The estimated completion date for all work is August 2034. Before this time, the reactor units of the first and second units must be dismantled.

We visited Chernobyl nuclear power plant, and this time we’ll look at Ignalinskaya. These two stations are very similar. Both stations are based on RBMK water-graphite reactors (recognized as quite dangerous), both have already been stopped, both have satellite cities - Pripyat and Visaginas.

But there are also differences. The INPP was built somewhat later than the Chernobyl one, operating without accidents from 1983 to 2009. The reactors themselves are also different - despite the same type, they are presented in different modifications - RBMK-1000 at the Chernobyl NPP and RBMK-1500 (more powerful) at the INPP. There are also purely external architectural differences. It must also be said that there were 4 power units operating at the Chernobyl NPP (and 2 more were being built), and at the INPP there were only two working power units.

And, of course, the biggest difference is that the INPP completed its life without serious accidents or incidents, unlike the Chernobyl nuclear power plant, which became notorious throughout the world and gave birth to a dead thirty-kilometer Exclusion Zone. Physicists say that the RBMK-type reactor was simply doomed to explode one day - if there had been no Chernobyl, this could have happened either here, near Visaginas, or at the Leningrad NPP near St. Petersburg.

So, today’s walk is around the Ignalina nuclear power plant.

02. We approach the main entrance to the station. The entire territory is under the surveillance of video cameras, but you can take photographs here quite freely.

03. This is what the station looks like up close. Slightly to the left of the center of the photo - the main thing administrative building A nuclear power plant with the reactor hall towering above it.

04. The reactor hall did not seem very high compared to Chernobyl. I don’t know what this is connected with - perhaps a slightly different design of the machine is used here, which loads fuel and graphite rods into the reactor. Or perhaps it's just an optical effect.

05. Pay attention to the ventilation pipes - they differ from those used at the Chernobyl nuclear power plant and have a very recognizable shape.

06. To the right of the entrance there is a working dining room. Workers who are dismantling the station are now having lunch in the canteen.

07. As in Chernobyl, many workers are dressed in camouflage. By the way, many of the local residents of Visaginas worked to eliminate the consequences of the Chernobyl accident.

08. Central entrance. Of course, it’s not so easy to get inside - despite the stop, the station continues to remain a closed security facility, the territory of which is full of places with high levels radiation.

09. From the INPP towards the city of Visaginas there is such a heating main. According to local residents, at the time when the nuclear power plant was operating, hot water I was in the city even in winter in garages. That is, the station also served as a large boiler house.

10. We go around the station from the other side. Here, too, there is some kind of pipe laid on concrete blocks.
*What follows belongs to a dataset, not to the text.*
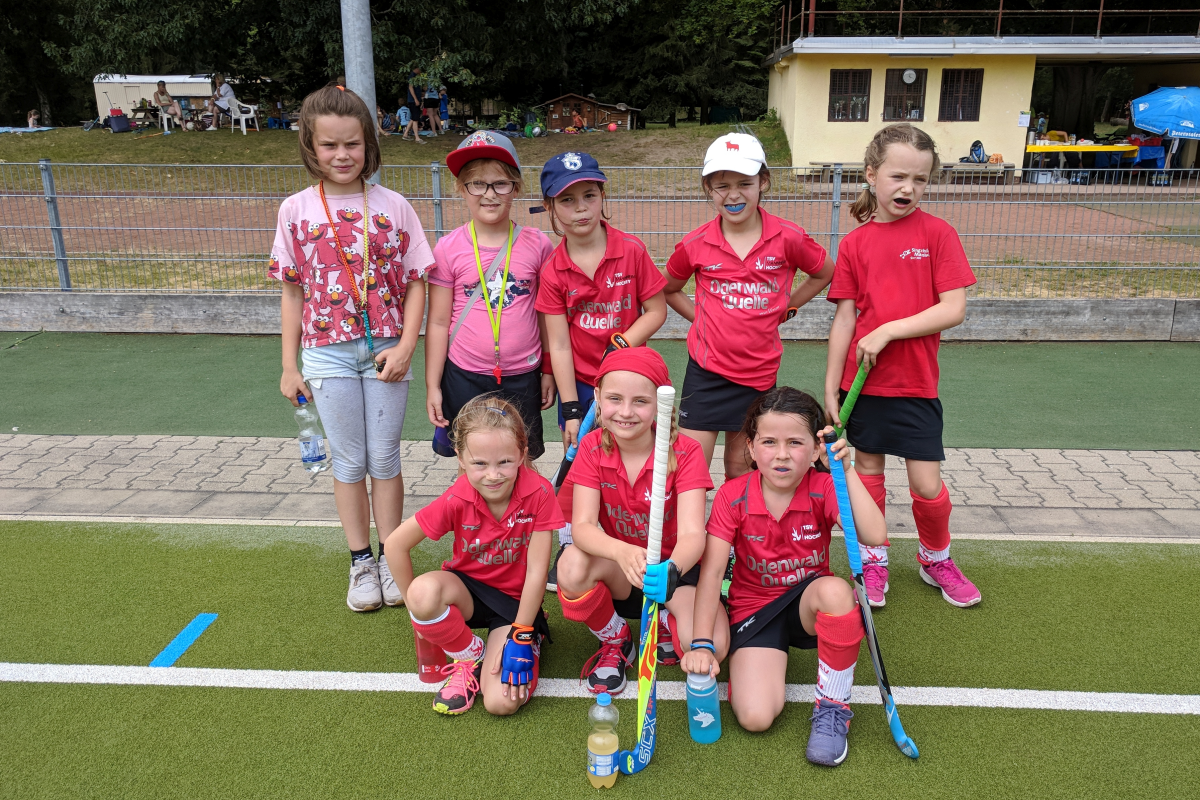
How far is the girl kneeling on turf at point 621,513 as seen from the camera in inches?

Most likely, this is also hot water or steam.

11. Fence of the first security perimeter, which could not be penetrated during the operation of the station. An observation tower is visible on the left.

12. We enter the territory. Now the only thing separating us from the reactor blocks is small fence near the very walls of the station.

13. Two tall buildings without windows, these are reactor halls, each with a triple ventilation pipe. On the right in the distance there is a long, lower building - this is the turbine room. The steam heated by the reactors is fed through a steam circuit to turbines in the turbine room, where it rotates turbines that generate electricity.

14. If you look in the other direction, you can see this railway loading center with a giant overhead crane - these rails go straight to the power units. Most likely, fuel was delivered to the nuclear power plant from here.

15. Security perimeter towers, now empty. There is no longer any fuel at the station, but quite a lot of dangerous “dirt” remains. According to local taxi driver Oleg, dismantling workers have now just reached the reactor halls, where there is a lot of radioactive metal.

16. And this is a recently built nuclear waste storage facility.

17. The storage facility is empty for now, but soon spent fuel assemblies from reactors will be stored here.

18. Fire department guarding the nuclear power plant and nearby facilities. Most likely, of a paramilitary type, as was the case in Chernobyl.

19. Entrance stele.

20. Power lines.

21. Local residents are very dissatisfied with the closure of the INPP, but they connect their future precisely with nuclear energy- now in these places a project is gradually being implemented to build the Visaginas Nuclear Power Plant in these places - a new type of nuclear power plant.

The two-unit Ignalina NPP, located in Lithuania, is the second RBMK nuclear power plant to be completely shut down (after Chernobyl). The reactors were finally shut down here on December 31, 2004 and December 31, 2009, and since then the nuclear power plant has been decommissioned (this euphemism means dismantling, burying radioactive residues and clearing industrial structures to the “green lawn”). This (output) project is actually a pilot for the RBMK, and relies on several key technological chains, of which one of the most important is this B234 plant, testing of which began in May 2017.

Ignalina NPP

Unlike Ukraine, Lithuania, and especially those behind the idea to decommission 20-year-old EU reactors, have money for decommissioning, at least part of it. Nevertheless, the process of decommissioning the Ingalinskaya nuclear power plant, quite harmonious on paper, has already turned into a soap opera. Since from 2019 Rosatom will have to carry out similar work (decommissioning units 1.2 of the Leningrad NPP and then all RBMKs sequentially), it will be interesting to look at the technologies, solutions and problems that have arisen around Ignalinka.



The process of reloading spent fuel from wet storage into the CONSTOR container, Ignalina NPP.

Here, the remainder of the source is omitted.